** start of Provided records **

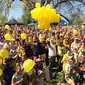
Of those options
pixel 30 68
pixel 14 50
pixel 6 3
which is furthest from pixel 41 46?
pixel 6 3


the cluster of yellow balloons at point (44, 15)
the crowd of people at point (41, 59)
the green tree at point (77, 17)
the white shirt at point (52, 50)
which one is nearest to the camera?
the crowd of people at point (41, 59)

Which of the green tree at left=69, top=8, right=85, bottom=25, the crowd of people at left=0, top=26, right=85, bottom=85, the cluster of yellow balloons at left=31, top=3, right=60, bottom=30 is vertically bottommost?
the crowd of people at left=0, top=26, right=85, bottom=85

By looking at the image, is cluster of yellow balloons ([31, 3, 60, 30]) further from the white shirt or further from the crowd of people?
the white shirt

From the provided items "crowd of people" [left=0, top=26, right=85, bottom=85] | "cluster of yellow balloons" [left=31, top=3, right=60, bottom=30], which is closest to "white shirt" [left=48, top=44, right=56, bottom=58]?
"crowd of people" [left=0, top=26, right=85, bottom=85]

** end of Provided records **
** start of Provided records **

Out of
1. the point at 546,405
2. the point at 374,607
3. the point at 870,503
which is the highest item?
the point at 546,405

** end of Provided records **

Written request:
Find each line in the records above that contains the word "right" and copy those lines.

Exercise solution:
Which of the green tree at left=69, top=8, right=85, bottom=25, the crowd of people at left=0, top=26, right=85, bottom=85, the cluster of yellow balloons at left=31, top=3, right=60, bottom=30 is vertically bottommost?
the crowd of people at left=0, top=26, right=85, bottom=85
From the provided items "crowd of people" [left=0, top=26, right=85, bottom=85] | "cluster of yellow balloons" [left=31, top=3, right=60, bottom=30], which is closest to "white shirt" [left=48, top=44, right=56, bottom=58]?
"crowd of people" [left=0, top=26, right=85, bottom=85]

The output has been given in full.